Quem é Effe?

Para quem não me conhece, Effe é um pseudônimo de Flavia Doria Duarte. Esse nome surgiu quando eu procurava uma palavra minimalista para resumir um sentimento desejoso de escrever sobre tudo que fosse feminino – narrativas, perspectivas – e ao mesmo tempo falar de mim mesma. Uma vontade de pertencer a esse momento em que tantas outras mulheres como eu sentem a necessidade de imprimir o seu lugar de fala no conteúdo que produzem. 

Desde que me formei em jornalismo, em 2014, sinto dificuldade em encontrar no mercado um espaço condizente com as minhas aspirações. Trabalhei em agência de notícias, em comunicação interna de empresas e assessoria de imprensa, mas a minha verdadeira paixão sempre foi a escrita criativa. Escrever para desenvolver e compartilhar ideias, sentimentos… impressões que nos ajudem a processar a chuva de informação do dia-a-dia. Em um mundo de conteúdos tão focados nas novidades, no FOMO (Fear of Missing Out),  eu escrevo para me ajudar a digerir os assuntos que já estão aí e tenho a esperança de poder fazer o mesmo para quem me lê.

Sinto que Effe também nasce dessa fase da vida em que preciso atualizar a maneira como me apresento, porque já não sou mais a mesma. Seja porque fiz 30 anos, seja porque casei, seja porque saí do Rio com a vida toda em duas malas e vim viver além-mar… não sou mais aquela que tem vergonha dos próprios escritos, ou que pensa que pode viver sem eles. 

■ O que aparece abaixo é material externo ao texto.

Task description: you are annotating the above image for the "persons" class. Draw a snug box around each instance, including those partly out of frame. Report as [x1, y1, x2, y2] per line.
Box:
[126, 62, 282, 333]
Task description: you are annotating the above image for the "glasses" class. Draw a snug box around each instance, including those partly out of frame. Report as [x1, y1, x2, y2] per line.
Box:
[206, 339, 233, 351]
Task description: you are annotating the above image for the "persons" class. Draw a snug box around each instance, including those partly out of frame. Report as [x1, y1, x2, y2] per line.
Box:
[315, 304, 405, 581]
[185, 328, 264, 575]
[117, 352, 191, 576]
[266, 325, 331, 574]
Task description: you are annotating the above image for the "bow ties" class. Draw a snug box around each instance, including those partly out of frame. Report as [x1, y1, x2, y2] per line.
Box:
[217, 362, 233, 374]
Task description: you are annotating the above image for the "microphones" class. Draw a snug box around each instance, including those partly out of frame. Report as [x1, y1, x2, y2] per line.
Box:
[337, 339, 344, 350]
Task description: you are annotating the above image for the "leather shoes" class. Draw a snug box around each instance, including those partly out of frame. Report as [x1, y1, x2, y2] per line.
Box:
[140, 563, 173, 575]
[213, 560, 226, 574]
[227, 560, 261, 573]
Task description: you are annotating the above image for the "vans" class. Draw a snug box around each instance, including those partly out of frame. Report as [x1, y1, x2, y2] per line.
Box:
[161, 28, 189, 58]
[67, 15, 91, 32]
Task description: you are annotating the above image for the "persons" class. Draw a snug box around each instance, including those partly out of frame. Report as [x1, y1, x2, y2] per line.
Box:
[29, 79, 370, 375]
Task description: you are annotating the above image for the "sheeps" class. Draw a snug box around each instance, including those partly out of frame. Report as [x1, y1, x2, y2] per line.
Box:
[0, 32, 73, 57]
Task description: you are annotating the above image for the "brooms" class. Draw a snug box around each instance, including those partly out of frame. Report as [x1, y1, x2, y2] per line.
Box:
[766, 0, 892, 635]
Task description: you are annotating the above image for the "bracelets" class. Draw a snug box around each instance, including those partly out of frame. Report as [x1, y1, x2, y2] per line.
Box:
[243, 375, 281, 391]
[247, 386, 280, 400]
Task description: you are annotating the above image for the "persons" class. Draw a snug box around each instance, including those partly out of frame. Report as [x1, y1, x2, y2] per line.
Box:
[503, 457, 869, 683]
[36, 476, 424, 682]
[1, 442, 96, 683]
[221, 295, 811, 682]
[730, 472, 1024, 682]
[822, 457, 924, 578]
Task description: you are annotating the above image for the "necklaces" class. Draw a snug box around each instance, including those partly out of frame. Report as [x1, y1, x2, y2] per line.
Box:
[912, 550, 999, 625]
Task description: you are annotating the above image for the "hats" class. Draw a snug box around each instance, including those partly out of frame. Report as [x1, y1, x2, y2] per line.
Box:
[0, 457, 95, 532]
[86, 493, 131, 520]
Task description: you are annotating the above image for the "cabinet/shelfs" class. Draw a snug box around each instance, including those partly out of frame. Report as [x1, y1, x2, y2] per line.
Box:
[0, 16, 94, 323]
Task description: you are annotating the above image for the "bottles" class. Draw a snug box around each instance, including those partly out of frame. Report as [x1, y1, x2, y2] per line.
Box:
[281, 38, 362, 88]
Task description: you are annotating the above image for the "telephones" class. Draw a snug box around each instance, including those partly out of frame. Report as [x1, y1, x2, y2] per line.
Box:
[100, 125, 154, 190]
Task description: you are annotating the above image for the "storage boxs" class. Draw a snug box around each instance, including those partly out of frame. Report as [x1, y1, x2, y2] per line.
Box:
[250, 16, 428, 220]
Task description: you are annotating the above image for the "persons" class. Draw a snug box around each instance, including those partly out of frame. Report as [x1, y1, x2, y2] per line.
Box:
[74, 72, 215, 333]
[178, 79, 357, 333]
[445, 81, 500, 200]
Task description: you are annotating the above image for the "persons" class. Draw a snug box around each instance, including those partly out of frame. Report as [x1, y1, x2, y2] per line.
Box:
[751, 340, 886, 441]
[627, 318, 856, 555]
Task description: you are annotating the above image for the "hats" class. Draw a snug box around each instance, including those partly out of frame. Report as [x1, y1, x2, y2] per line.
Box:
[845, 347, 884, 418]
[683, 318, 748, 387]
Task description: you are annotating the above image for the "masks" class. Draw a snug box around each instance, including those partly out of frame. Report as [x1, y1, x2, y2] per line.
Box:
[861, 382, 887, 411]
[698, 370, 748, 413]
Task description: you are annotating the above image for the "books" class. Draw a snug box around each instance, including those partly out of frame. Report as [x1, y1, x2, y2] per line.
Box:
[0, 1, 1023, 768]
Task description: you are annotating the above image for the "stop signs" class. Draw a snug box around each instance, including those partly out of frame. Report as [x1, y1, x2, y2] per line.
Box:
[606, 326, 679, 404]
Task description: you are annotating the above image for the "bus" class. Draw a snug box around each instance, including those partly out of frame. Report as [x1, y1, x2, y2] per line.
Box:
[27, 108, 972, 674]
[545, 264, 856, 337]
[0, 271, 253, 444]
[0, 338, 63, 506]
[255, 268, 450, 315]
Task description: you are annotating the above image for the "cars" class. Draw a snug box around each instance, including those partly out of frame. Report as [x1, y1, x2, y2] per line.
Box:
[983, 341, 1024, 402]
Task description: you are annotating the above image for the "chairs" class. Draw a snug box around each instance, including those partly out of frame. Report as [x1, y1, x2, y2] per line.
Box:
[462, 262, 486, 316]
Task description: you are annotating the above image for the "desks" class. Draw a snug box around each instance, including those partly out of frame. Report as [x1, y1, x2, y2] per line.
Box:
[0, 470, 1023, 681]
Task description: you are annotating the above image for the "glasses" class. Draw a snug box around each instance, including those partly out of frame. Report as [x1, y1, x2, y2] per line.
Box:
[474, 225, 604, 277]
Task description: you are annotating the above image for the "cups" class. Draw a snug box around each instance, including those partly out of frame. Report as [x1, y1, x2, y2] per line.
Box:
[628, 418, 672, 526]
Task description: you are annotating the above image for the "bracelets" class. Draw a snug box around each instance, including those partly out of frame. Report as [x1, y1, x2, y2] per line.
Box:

Por isso prazer, Effe. Eu escrevo bem e às vezes muito mal também. Sou carioca, mas hoje vivo em Portugal onde minhas plantas parecem sempre que vão morrer no inverno. Sou uma profunda apreciadora de bolos de chocolate, cinema e claro, Netflix. Também sou uma pequena jukebox e faço músicas para o meu gato. Leio qualquer coisa sobre o comportamento humano e assisto vídeos de pessoas fazendo vidro. Nunca sei onde estão os meus óculos. Gosto de tarot e outras bruxices. Sou feminista e a favor da simetria e do equilibro em tudo na vida, por isso me esforço em ser alguém que não promove nem replica discursos ou ações que gerem desigualdades. Tento reduzir meu consumo de carne. Tento reduzir meu consumo de tudo na verdade. Às vezes esqueço como se escreve uma palavra ou outra em “brasileiro”. Começo a ficar boa em começar de novo.